Ce qui reste central dans le travail de Louise Sartor est la persistance d’un regard qui se tourne vers des formes élémentaires – un arbre, une fleur, un vase – non pas pour en extraire une essence, mais pour en rejouer la présence dans des conditions matérielles et symboliques contemporaines. L’acte de peindre devient alors un geste de mesure : mesurer la distance entre les choses, entre les images, entre les états du vivant. C’est aussi une manière de penser la durée, le passage et la transformation. De haut en bas et back again n’est pas seulement un titre, c’est une méthode. Une manière de traverser les formes, de faire retour, de maintenir une tension active entre élévation et chute, persistance et effacement. L’exposition ne cherche pas à produire un discours univoque ou spectaculaire, mais à ouvrir un espace de perception, de lecture lente, où chaque œuvre agit comme un point d’inflexion. Entre rigueur formelle et attention sensible, entre économie de moyens et densité symbolique, le travail de Louise Sartor interroge ce qui fait image, aujourd’hui.

NOTES BIOGRAPHIQUES
Louise Sartor vit et travaille à Paris où elle est née en 1988. Elle a récemment exposé à la galerie Crèvecoeur à Paris (FR), Page à New-York (US), Bel-Ami à Los Angeles (US), aux centres d’art la Synagogue de Delme (FR), Treignac Projet (FR), le Consortium de Dijon (FR), MO.CO. Panacée de Montpellier (FR), aux musées Jean Honoré Fragonard de Grasse (FR), Picasso Màlaga (ES), MASC des Sables d’Olonne (FR), Mucem de Marseille (FR), X-Museum de Beijing (CN) ,l’Institut Français de Tokyo (JP)… Elle a été pensionnaire de la Villa Medici en 2019-2020 et son travail fait partie des collections du Musée d’Art Moderne de la ville de Paris, du Musée d’art moderne et contemporain de Genève (CH), et des FRAC Poitou-Charentes, Bourgogne et Corse.
Oriane Durand est commissaire d’exposition et auteure, basée à Berlin.

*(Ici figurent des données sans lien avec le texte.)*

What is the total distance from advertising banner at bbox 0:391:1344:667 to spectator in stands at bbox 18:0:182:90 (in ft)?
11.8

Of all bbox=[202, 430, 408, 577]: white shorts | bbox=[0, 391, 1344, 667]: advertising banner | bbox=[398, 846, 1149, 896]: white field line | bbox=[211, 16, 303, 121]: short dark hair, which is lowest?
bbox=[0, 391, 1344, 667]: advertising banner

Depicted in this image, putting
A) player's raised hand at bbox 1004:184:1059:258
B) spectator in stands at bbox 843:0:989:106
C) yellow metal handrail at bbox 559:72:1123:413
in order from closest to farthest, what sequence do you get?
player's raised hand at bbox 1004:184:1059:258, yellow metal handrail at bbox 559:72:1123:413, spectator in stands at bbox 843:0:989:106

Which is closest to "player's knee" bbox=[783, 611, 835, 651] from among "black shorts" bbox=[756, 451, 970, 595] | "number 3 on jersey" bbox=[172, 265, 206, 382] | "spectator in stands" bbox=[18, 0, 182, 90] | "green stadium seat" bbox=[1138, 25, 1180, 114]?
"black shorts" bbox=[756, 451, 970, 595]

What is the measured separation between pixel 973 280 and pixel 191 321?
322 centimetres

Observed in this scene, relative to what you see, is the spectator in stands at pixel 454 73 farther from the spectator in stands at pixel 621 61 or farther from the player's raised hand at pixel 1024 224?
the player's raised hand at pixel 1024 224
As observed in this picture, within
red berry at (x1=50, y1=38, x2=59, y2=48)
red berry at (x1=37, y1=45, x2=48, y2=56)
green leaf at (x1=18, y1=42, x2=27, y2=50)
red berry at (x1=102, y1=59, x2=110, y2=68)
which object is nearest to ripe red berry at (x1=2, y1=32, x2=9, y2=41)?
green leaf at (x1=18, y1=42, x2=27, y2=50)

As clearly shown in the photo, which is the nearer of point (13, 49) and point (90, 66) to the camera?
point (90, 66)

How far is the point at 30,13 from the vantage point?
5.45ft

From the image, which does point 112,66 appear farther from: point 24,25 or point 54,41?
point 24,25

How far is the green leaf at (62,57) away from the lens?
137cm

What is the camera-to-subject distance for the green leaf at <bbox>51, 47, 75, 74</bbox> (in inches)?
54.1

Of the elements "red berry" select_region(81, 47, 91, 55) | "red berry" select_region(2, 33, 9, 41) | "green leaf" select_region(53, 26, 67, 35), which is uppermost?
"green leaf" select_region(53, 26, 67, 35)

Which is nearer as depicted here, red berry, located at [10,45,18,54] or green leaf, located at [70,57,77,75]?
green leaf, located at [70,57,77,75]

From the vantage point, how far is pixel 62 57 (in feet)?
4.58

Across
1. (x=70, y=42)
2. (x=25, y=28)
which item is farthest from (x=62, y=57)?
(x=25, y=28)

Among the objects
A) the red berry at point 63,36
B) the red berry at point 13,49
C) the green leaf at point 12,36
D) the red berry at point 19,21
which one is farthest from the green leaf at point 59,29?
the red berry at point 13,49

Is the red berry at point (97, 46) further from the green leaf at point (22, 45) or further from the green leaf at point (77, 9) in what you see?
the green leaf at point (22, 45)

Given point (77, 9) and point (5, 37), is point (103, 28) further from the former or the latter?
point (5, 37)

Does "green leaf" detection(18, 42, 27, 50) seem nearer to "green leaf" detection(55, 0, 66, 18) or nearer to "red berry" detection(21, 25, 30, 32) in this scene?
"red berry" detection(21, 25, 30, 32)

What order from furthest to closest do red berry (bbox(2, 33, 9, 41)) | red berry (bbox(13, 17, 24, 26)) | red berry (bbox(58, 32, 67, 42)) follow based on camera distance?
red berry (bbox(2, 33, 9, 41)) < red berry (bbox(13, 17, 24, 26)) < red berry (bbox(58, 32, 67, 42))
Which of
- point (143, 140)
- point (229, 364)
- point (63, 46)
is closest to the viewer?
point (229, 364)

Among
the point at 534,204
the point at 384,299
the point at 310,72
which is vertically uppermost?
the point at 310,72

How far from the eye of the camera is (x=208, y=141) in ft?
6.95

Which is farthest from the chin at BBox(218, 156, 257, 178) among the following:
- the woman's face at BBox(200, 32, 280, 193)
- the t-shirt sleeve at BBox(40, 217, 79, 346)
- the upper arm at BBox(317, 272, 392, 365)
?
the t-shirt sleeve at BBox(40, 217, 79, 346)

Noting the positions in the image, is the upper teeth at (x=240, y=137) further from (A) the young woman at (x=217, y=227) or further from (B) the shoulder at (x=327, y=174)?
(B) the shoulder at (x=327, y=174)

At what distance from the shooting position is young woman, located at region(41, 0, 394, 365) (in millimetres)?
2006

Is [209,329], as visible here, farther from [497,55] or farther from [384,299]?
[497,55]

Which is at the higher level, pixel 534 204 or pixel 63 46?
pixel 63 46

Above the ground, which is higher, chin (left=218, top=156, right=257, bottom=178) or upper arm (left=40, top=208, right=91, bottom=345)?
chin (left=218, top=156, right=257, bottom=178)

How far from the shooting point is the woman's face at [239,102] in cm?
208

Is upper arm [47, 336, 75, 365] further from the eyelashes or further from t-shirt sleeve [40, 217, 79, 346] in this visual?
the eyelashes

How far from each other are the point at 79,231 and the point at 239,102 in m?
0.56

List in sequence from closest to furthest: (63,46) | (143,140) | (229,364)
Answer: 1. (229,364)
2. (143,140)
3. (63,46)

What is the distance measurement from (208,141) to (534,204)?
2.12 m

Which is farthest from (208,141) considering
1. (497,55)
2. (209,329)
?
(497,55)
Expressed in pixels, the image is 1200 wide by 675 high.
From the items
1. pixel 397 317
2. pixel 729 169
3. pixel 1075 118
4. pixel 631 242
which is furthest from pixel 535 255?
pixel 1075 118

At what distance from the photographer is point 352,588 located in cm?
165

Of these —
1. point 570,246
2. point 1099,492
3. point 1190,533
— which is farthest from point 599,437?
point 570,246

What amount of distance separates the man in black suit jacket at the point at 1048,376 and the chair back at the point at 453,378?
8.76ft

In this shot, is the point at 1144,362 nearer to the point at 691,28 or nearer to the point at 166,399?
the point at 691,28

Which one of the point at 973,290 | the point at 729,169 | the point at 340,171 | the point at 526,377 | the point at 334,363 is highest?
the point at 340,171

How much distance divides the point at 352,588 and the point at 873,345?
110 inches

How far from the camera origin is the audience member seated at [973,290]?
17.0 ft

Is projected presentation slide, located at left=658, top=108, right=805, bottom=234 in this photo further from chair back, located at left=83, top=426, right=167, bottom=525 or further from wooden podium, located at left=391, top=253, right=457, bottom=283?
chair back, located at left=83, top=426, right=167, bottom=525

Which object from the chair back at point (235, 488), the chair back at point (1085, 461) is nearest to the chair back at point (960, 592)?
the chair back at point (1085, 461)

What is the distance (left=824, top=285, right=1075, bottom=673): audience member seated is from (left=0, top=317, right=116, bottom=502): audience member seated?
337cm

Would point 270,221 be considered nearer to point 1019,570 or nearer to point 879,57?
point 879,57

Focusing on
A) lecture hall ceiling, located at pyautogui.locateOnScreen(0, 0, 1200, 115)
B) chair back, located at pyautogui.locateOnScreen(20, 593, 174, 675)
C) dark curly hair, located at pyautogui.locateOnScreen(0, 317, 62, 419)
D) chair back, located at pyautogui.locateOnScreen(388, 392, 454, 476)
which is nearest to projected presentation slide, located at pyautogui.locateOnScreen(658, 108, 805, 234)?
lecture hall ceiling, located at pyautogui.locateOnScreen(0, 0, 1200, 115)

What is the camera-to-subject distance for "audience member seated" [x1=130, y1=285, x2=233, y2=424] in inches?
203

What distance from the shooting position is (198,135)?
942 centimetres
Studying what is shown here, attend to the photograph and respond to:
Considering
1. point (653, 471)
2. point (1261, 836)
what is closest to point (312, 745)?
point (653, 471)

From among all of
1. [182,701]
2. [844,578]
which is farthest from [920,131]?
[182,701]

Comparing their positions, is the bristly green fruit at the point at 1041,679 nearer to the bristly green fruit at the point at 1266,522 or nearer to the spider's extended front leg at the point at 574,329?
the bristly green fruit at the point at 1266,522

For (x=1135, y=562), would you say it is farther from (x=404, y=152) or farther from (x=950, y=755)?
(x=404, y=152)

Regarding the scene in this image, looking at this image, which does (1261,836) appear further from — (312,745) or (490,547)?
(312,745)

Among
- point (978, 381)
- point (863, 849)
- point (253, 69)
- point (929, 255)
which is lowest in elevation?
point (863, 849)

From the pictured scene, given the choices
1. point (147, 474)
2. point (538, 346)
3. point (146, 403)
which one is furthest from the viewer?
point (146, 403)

Elle a étudié l’histoire de l’art à la Sorbonne (Paris) et à la Freie Universität (Berlin). De 2015 à 2020, elle a dirigé le Kunstverein de Dortmund, puis assuré la direction du Kunstverein de Bielefeld en 2023. Auparavant, elle a été curatrice au Kunstverein de Nuremberg et au Kunstverein de Bonn. Portée par un intérêt particulier pour la découverte de jeunes artistes et les pratiques expérimentales, elle a notamment organisé les premières expositions institutionnelles en Allemagne d’artistes tels que Raphaela Vogel (Bonner Kunstverein, 2015), Sol Calero (Dortmunder Kunstverein, 2017), Elaine Cameron-Weir (Dortmunder Kunstverein, 2018), Mimosa Echard (Dortmunder Kunstverein, 2019), Sara Sadik (Westfälischer Kunstverein, 2022) et Tolia Astakhishvili (Kunstverein Bielefeld, 2023). Elle écrit régulièrement pour la presse spécialisée internationale (Frieze, CFA…) ainsi que pour des catalogues d’artistes.